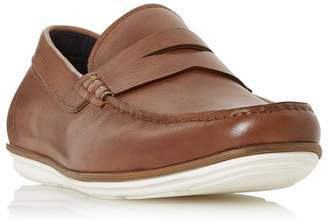 Dune Tan 'Balloon' Contrast Sole Loafers Shoes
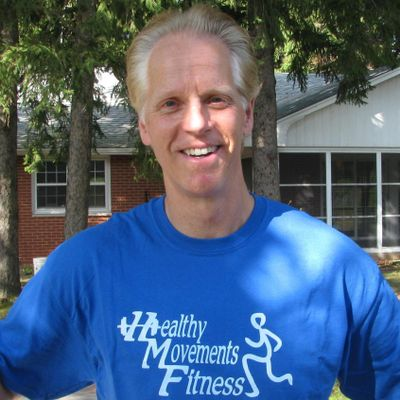Avatar for Healthy Movements Fitness & Therapy New London, WI Thumbtack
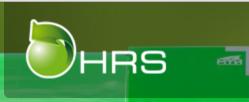 HRS Miljø AS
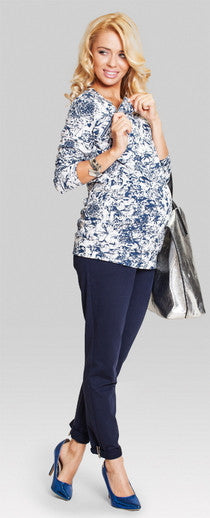 Navy Rose Maternity Clothes Online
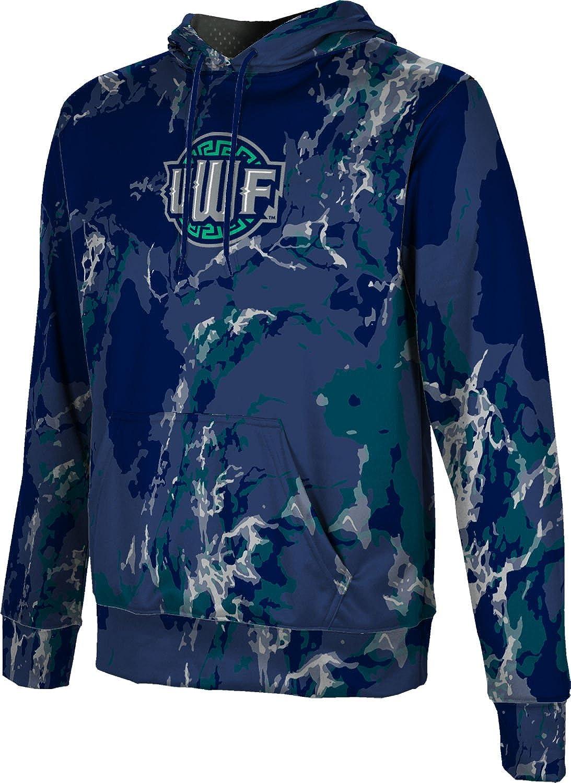 ProSphere University of West Florida Boys Hoodie Sweatshirt Marble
★ ★ ★
» Task brief
Without including any pictures, return every line of the records exactly.

» Expected output
 Dune Tan 'Balloon' Contrast Sole Loafers Shoes
Avatar for Healthy Movements Fitness & Therapy New London, WI Thumbtack
 HRS Miljø AS
 Navy Rose Maternity Clothes Online
 ProSphere University of West Florida Boys Hoodie Sweatshirt Marble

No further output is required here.